VEGF, which was initially described as vascular permeability factor (Senger et al., 1983), is an important regulator of angiogenesis through the initiation of vessel growth, the inhibition of endothelial cell apoptosis, and the incorporation of hematopoietic and endothelial progenitor cells into the developing vasculature (Ellis and Hicklin, 2008). After the approval of bevacizumab for the treatment of metastatic sporadic CRC, the inhibition of VEGF signaling has been applied to various types of cancer and several new therapeutics targeting this pathway have been developed, further supporting the important role of angiogenesis during tumor growth (Jain et al., 2006; Ferrara et al., 2007).
In our experiments, reduced tumor growth was paralleled by a decrease of intratumoral vessel density in anti-VEGF–treated animals, suggesting an effective inhibition of angiogenesis. Furthermore, we analyzed the normalization of the tumoral vessel structure after antiangiogenic therapy with VEGF-Trap (Baish and Jain, 1998; Baish and Jain, 2000; Lin et al., 2008). The concept about a normalization of the tumor vasculature is based on a reversal of abnormal structures of tumor vessels at the microscopic level (Jain, 2005). To assess a possible normalization of the functional vascular morphology, we used confocal endoscopy in combination with optical contrast endoscopy of colonic vessels after i.v. injection of the plasma marker FITC-dextran and calculated the fractal dimension of the vessel network.
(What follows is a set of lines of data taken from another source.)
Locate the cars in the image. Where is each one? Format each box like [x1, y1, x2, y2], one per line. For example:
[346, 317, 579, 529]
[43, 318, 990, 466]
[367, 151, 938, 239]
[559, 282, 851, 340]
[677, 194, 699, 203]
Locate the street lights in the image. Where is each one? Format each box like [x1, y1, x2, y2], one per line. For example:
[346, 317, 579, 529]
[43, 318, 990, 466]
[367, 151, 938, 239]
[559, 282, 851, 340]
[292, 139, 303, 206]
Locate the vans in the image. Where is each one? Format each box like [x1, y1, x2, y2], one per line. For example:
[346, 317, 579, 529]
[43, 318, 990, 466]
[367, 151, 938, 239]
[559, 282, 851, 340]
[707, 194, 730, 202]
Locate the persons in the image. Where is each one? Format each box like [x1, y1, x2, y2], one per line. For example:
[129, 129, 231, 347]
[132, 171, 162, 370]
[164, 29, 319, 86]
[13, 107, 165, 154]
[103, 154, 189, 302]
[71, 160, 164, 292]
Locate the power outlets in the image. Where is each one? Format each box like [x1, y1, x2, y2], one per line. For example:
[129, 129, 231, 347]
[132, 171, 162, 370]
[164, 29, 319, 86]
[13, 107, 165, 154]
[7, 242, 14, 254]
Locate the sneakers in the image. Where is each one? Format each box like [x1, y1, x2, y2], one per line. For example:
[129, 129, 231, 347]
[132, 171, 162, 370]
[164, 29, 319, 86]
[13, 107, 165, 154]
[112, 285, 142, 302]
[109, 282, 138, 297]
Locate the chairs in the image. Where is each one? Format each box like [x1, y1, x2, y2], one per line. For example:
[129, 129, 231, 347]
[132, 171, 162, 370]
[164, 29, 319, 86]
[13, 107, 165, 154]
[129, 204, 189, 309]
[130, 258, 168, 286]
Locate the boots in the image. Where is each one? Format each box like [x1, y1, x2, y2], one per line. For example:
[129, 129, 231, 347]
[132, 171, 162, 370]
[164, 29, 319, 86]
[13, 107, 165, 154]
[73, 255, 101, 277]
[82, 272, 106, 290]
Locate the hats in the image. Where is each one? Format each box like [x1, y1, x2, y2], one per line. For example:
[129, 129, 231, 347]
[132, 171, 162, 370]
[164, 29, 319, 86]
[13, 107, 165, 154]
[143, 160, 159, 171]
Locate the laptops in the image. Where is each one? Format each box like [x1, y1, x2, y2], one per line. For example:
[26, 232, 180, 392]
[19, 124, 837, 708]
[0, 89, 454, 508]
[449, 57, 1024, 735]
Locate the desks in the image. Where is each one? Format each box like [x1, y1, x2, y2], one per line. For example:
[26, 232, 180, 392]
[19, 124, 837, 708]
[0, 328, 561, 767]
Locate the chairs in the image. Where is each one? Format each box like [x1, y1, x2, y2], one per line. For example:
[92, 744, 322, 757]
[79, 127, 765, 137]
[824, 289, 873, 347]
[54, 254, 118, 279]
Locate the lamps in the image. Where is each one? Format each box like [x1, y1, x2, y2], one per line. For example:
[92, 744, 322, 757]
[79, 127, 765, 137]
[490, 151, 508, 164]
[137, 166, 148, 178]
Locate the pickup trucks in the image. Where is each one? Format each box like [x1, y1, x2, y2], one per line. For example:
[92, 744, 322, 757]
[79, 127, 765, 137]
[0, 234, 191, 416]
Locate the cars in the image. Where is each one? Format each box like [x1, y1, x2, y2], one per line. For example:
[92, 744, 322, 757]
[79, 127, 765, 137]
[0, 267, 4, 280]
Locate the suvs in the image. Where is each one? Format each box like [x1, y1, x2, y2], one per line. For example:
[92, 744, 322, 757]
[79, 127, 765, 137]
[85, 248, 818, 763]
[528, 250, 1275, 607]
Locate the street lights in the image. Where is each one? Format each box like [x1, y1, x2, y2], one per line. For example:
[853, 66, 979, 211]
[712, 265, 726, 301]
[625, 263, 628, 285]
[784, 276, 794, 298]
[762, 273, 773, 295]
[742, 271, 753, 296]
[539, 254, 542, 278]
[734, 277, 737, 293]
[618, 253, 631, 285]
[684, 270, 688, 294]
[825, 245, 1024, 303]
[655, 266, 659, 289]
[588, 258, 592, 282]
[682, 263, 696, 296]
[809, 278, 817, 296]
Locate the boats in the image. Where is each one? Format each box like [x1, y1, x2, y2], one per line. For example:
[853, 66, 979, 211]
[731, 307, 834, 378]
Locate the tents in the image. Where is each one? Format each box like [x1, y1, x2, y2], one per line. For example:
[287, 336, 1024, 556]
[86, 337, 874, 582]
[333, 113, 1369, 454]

Whereas the combination of conventional endoscopy with confocal endoscopy has been successfully used in patients for the in vivo detection of colonic neoplasia (Kiesslich et al., 2004), it has not been reported in mice so far and provides the advantage that the microvascular structure can be analyzed in living animals at several time points without the need to injure the animal. Furthermore, the confocal probe can be positioned directly next to relevant structure. By using optical contrast endoscopy and endomicroscopy, we noted normalization of vessel structure upon anti-VEGF therapy. Additionally, anti-VEGF therapy resulted in an increase of the microvascular fractal dimension, reflecting a more homogenous vascular network in tumors of treated animals. Therefore, we conclude that anti-VEGF therapy effectively reduces angiogenesis in experimental CAC.
Because growing evidence supports a role for angiogenesis in chronic inflammation and autoimmune disease (Carmeliet, 2003; Costa et al., 2007), the inhibition of VEGF-signaling has also been proposed as a promising therapeutic strategy in these disorders. In fact, several studies have shown beneficial effects for VEGF-blockade in animal models of chronic inflammation (Costa et al., 2007). With regard to IBD, Scaldaferri et al. (2009) showed that the inhibition of VEGF signaling in DSS colitis reduces inflammation, whereas the overexpression of VEGF leads to an augmentation of intestinal inflammation. These results were not only attributed to the role of angiogenesis during the inflammatory response, but also to an increased recruitment of leukocytes to the intestinal vascular endothelium. Whereas only limited data are available regarding the role of VEGF in intestinal inflammation, other studies, mainly on experimental models of arthritis, have shown several proinflammatory properties of VEGF, which include leukocyte migration, cytokine production, and Th1 cell differentiation (Grosios et al., 2004; Mor et al., 2004; Yoo et al., 2005). Therefore, we additionally evaluated inflammation in experimental CAC after anti-VEGF therapy. In contrast to the study by Scaldaferri et al. (2009), we could not observe an effect of VEGF inhibition on endoscopic colitis scores, which may be explained by the duration of the experimental procedure. Whereas Scaldaferri et al. (2009) evaluated the role of VEGF in a model of acute DSS colitis, we exposed experimental animals to several cycles of DSS, a protocol that is used for the study of chronic colitis (Strober et al., 2002; Neufert et al., 2007). These data suggest that VEGF signaling may be important in acute rather than chronic inflammation, at least in the intestine, and that the protective effect of anti-VEGF therapy on tumor development in our experiments cannot be explained by a direct effect on intestinal inflammation.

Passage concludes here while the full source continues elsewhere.